I got the following time stats:

CPU Time = 29907 ms, elapsed time = 29909 ms.

What a bummer; it was almost perfect!

Performance summary and insights

Figure 10 has a summary of the time statistics for the different solutions.

Figure 10: Time performance summary of solutions

So what have we learned from all of this? I guess not to do it again! Just kidding. We learned that it’s safer to use the vertical elimination concept like in dbo.GetNumsAlanCharlieItzikBatch, which exposes both the nonmanipulated ROW_NUMBER result (rn) and the manipulated one (n). Just make sure that when needing to return the result ordered, always order by rn, whether returning rn or n.

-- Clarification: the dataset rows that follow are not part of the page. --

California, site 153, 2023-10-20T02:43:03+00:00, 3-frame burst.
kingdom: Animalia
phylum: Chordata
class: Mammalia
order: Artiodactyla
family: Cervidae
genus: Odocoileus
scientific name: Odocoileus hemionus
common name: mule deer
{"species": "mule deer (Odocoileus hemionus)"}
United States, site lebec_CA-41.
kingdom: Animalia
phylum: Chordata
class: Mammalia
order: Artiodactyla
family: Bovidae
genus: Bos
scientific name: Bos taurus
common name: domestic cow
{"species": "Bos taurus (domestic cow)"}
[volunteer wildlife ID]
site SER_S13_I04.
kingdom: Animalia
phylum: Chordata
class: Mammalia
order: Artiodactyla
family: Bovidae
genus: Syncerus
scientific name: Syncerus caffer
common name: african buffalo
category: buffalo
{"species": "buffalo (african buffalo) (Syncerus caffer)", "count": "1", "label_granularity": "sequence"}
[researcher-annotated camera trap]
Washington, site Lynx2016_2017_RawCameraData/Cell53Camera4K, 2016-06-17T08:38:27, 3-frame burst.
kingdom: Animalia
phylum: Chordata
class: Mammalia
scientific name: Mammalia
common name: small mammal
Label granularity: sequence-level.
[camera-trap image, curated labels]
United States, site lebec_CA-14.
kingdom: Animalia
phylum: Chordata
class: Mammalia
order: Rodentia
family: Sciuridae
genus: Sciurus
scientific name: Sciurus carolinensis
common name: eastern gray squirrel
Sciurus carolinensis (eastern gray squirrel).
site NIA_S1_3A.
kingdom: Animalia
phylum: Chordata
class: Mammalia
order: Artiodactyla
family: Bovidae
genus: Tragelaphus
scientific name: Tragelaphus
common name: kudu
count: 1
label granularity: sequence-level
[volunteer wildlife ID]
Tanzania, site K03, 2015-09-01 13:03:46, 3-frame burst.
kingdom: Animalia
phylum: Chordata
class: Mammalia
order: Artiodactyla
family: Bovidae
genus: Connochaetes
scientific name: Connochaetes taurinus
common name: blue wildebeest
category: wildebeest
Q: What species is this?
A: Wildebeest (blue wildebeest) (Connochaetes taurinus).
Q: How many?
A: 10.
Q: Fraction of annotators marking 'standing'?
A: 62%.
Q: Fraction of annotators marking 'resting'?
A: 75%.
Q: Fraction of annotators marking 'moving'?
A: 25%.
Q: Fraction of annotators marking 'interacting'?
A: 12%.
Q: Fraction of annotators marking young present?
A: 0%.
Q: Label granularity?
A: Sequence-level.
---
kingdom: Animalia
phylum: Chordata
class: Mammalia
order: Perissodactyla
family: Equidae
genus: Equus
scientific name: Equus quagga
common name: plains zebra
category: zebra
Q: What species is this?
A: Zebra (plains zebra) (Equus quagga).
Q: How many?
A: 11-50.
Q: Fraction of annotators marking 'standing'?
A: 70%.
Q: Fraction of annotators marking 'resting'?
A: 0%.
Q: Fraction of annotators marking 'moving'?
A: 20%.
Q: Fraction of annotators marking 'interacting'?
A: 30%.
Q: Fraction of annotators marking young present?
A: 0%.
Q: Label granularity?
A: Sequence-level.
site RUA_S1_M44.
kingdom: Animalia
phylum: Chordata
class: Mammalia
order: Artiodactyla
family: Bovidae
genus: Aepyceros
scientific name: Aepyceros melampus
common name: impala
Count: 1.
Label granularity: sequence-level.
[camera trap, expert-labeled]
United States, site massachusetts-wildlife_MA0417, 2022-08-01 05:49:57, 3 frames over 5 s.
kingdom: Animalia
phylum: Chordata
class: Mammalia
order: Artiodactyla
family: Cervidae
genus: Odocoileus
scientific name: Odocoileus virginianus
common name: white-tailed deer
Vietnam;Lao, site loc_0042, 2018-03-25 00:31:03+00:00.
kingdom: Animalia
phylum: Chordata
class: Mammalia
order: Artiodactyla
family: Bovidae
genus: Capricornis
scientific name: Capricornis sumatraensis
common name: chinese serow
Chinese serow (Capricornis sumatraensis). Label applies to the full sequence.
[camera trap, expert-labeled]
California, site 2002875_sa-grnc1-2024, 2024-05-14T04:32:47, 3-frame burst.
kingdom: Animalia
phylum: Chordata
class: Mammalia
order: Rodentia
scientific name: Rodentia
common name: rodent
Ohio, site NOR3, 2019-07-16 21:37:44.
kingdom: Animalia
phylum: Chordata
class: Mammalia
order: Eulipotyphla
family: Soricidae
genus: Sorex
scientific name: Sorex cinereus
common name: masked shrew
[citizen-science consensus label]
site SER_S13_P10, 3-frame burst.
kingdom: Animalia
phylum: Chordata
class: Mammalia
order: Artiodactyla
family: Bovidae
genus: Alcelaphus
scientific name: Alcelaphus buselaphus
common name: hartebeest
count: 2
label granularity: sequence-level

If you’re absolutely certain that your solution will always be used with constants as inputs, you can use the horizontal unit elimination concept. This will result in a more intuitive solution for the user, since they will be interacting with one column for the ascending values. I’d still suggest using the trick with the derived tables to prevent unnesting and place the Filter operators above the Top operators if the function is ever used with nonconstant inputs, just to be on the safe side.

We’re still not done yet. Next month I’ll continue exploring additional solutions.